**Required work:** Return every line below exactly, leaving nothing out.

[Stored items]
::::

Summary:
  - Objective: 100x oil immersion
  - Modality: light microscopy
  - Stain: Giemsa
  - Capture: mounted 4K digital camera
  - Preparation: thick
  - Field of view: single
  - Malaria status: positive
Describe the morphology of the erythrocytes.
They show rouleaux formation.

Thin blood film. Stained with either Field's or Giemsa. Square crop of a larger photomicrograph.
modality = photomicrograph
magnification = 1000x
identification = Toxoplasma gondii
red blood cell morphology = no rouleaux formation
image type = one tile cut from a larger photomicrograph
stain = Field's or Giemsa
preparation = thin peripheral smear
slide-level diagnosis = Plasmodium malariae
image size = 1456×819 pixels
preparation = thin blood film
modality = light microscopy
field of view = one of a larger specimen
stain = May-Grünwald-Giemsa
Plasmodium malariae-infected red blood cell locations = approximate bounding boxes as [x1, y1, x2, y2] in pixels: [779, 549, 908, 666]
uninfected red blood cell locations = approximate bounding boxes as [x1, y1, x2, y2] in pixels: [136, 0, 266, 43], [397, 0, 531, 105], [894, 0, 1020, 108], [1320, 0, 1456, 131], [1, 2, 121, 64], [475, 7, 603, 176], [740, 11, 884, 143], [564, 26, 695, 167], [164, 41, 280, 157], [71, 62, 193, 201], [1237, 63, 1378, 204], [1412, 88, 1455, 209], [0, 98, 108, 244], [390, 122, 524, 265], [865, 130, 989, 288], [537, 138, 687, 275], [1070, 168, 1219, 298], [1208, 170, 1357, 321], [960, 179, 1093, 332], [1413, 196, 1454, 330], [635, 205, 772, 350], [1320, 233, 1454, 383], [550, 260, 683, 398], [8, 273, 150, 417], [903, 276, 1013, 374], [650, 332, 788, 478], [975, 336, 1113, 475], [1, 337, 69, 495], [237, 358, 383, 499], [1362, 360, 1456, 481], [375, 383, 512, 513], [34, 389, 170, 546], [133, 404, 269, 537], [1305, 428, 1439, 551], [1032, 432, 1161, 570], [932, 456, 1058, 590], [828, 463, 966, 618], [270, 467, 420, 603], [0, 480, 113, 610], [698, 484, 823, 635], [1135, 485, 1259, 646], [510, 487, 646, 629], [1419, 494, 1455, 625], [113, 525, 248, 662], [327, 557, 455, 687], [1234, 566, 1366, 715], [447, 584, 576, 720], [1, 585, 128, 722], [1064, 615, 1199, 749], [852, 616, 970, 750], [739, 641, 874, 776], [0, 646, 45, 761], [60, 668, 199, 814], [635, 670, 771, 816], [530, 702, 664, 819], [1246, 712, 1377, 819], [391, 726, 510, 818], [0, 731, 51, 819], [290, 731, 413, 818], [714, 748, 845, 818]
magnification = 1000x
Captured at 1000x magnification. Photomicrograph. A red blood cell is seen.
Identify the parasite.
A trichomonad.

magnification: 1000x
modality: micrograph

::::

**The answer:**
Summary:
  - Objective: 100x oil immersion
  - Modality: light microscopy
  - Stain: Giemsa
  - Capture: mounted 4K digital camera
  - Preparation: thick
  - Field of view: single
  - Malaria status: positive
Describe the morphology of the erythrocytes.
They show rouleaux formation.

Thin blood film. Stained with either Field's or Giemsa. Square crop of a larger photomicrograph.
modality = photomicrograph
magnification = 1000x
identification = Toxoplasma gondii
red blood cell morphology = no rouleaux formation
image type = one tile cut from a larger photomicrograph
stain = Field's or Giemsa
preparation = thin peripheral smear
slide-level diagnosis = Plasmodium malariae
image size = 1456×819 pixels
preparation = thin blood film
modality = light microscopy
field of view = one of a larger specimen
stain = May-Grünwald-Giemsa
Plasmodium malariae-infected red blood cell locations = approximate bounding boxes as [x1, y1, x2, y2] in pixels: [779, 549, 908, 666]
uninfected red blood cell locations = approximate bounding boxes as [x1, y1, x2, y2] in pixels: [136, 0, 266, 43], [397, 0, 531, 105], [894, 0, 1020, 108], [1320, 0, 1456, 131], [1, 2, 121, 64], [475, 7, 603, 176], [740, 11, 884, 143], [564, 26, 695, 167], [164, 41, 280, 157], [71, 62, 193, 201], [1237, 63, 1378, 204], [1412, 88, 1455, 209], [0, 98, 108, 244], [390, 122, 524, 265], [865, 130, 989, 288], [537, 138, 687, 275], [1070, 168, 1219, 298], [1208, 170, 1357, 321], [960, 179, 1093, 332], [1413, 196, 1454, 330], [635, 205, 772, 350], [1320, 233, 1454, 383], [550, 260, 683, 398], [8, 273, 150, 417], [903, 276, 1013, 374], [650, 332, 788, 478], [975, 336, 1113, 475], [1, 337, 69, 495], [237, 358, 383, 499], [1362, 360, 1456, 481], [375, 383, 512, 513], [34, 389, 170, 546], [133, 404, 269, 537], [1305, 428, 1439, 551], [1032, 432, 1161, 570], [932, 456, 1058, 590], [828, 463, 966, 618], [270, 467, 420, 603], [0, 480, 113, 610], [698, 484, 823, 635], [1135, 485, 1259, 646], [510, 487, 646, 629], [1419, 494, 1455, 625], [113, 525, 248, 662], [327, 557, 455, 687], [1234, 566, 1366, 715], [447, 584, 576, 720], [1, 585, 128, 722], [1064, 615, 1199, 749], [852, 616, 970, 750], [739, 641, 874, 776], [0, 646, 45, 761], [60, 668, 199, 814], [635, 670, 771, 816], [530, 702, 664, 819], [1246, 712, 1377, 819], [391, 726, 510, 818], [0, 731, 51, 819], [290, 731, 413, 818], [714, 748, 845, 818]
magnification = 1000x
Captured at 1000x magnification. Photomicrograph. A red blood cell is seen.
Identify the parasite.
A trichomonad.

magnification: 1000x
modality: micrograph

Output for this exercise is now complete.